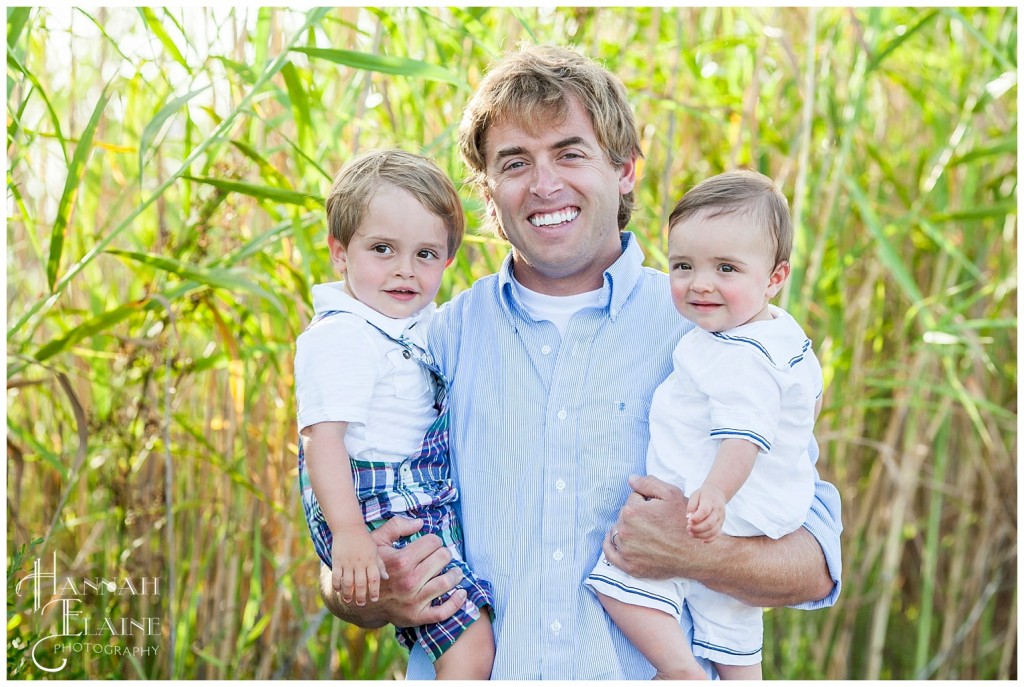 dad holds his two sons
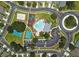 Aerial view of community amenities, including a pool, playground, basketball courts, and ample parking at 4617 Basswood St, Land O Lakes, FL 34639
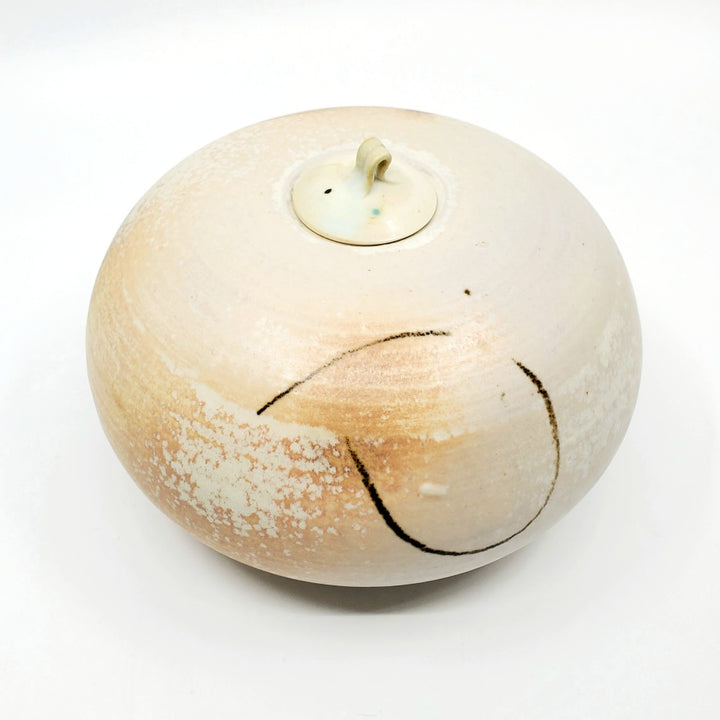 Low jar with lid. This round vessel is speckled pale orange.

━━━━━━━━

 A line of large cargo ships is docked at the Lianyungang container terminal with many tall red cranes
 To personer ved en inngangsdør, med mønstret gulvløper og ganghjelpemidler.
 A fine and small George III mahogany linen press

━━━━━━━━

Set down precisely the lines above between the line holding "A line of large" and the line holding "A fine and small", inclusive, and nothing beyond them.

 A line of large cargo ships is docked at the Lianyungang container terminal with many tall red cranes
 To personer ved en inngangsdør, med mønstret gulvløper og ganghjelpemidler.
 A fine and small George III mahogany linen press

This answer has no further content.